## Aufgabenstellung
1. Geben Sie alle Wortfolgen im Textausschnitt wieder, die mit einem Fragezeichen enden, einschließlich des Titels.
2. Beantworten Sie anhand des Textausschnitts:
(a) Welche Universität ist unter dem Namen Philipp Stachowiak angegeben?
(b) Wie wird der Ausdruck „parrhesiastische Akte“ in Klammern erläutert?
(c) Welchen Vorlesungen Michel Foucaults widmet sich der Vortrag?
3. Schreiben Sie den Textausschnitt über historische Dynamik in Foucaults letzten Vorlesungen im Anschluss an seinen letzten Satz fort.

## Textausschnitt

┄┄┄┄┄┄

Parrhesiastische Akte als Movens historischer Dynamik? Wandlungen und Dis-/Kontinuität in den letzten Vorlesungen Michel Foucaults

Philipp Stachowiak

Humboldt-Universität zu Berlin, Deutschland

Der Vortrag widmet sich der Konzeption historischer Dynamik in den letzten Vorlesungen Michel Foucaults. Der Fragestellung, inwiefern Foucault parrhesiastische Akte (Akte der Wahrhaftigkeit) als Movens historischer Dynamik definiert, wird ausgehend von einer Reihe methodologischer Überlegungen nachgegangen: Wie unterscheidet sich eine sozialtheoretische Perspektive von dem Anspruch, Foucault wie Foucault zu lesen? Welche Bezüge auf die Gegenwart lassen sich in den parrhesia-Vorlesungen ausmachen und inwiefern haben diese Relevanz für unser Verständnis des Theoretisierens auch über die Philosophie hinaus?

┄┄┄┄┄┄

## Bereitgestellte Daten
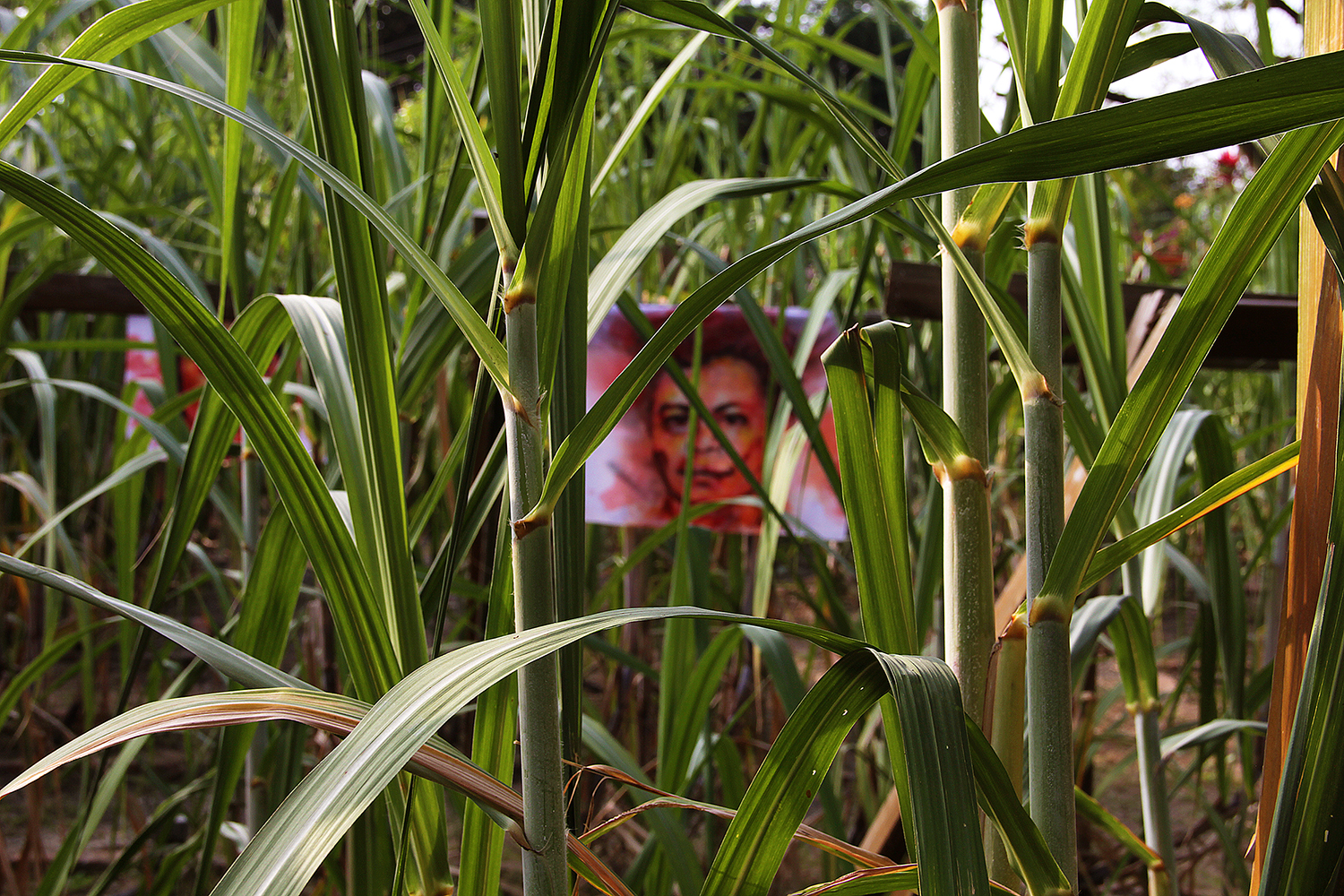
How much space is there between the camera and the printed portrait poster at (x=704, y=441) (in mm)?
817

┄┄┄┄┄┄

## Ihre Antworten
1.
1. „Parrhesiastische Akte als Movens historischer Dynamik?“
2. „Wie unterscheidet sich eine sozialtheoretische Perspektive von dem Anspruch, Foucault wie Foucault zu lesen?“
3. „Welche Bezüge auf die Gegenwart lassen sich in den parrhesia-Vorlesungen ausmachen und inwiefern haben diese Relevanz für unser Verständnis des Theoretisierens auch über die Philosophie hinaus?“

2.
(a) Humboldt-Universität zu Berlin, Deutschland
(b) Akte der Wahrhaftigkeit
(c) Den letzten Vorlesungen Michel Foucaults

3.
Im Beitrag werden zunächst die Wandlungen der historischen Möglichkeitsbedingungen der parrhesia nachgezeichnet, die Foucault in der ‚Regierung des Selbst und der anderen‘ analysiert. Es wird zuerst auf ihre unterschiedlichen Formen (rechtlich, beratend, philosophisch) und ihre jeweils spezifischen Verhältnisse zum politischen Diskurs eingegangen. Daran anschließend werden spezifische Konstitutionsbedingungen der philosophischen parrhesia herausgearbeitet, die – so die These – einen Gegenwartsbezug Foucaults letzter Vorlesungen verdeutlichen. Im Besonderen wird dabei auf die Konzepte der parrhesiastischen Vergemeinschaftung und der parrhesiastischen Konfrontation eingegangen.

Mit dieser Lesart der parrhesia soll abschließend verständlich gemacht werden, dass historische Dynamik auch in den letzten Vorlesungen Foucaults plural, gebunden an konkrete politische Kämpfe und ohne Teleologie konzeptualisiert ist. Parrhesiastische Akte lassen sich damit als ein Movens unter anderen beschreiben. Ihre spezifische Wirkmacht liegt darin, dass sie in der systematischen Verkehrung der politischen Subjektkonstitutionen immer wieder neu sichtbar machen, dass ein anderes Leben möglich ist, ohne dieses positiv zu definieren.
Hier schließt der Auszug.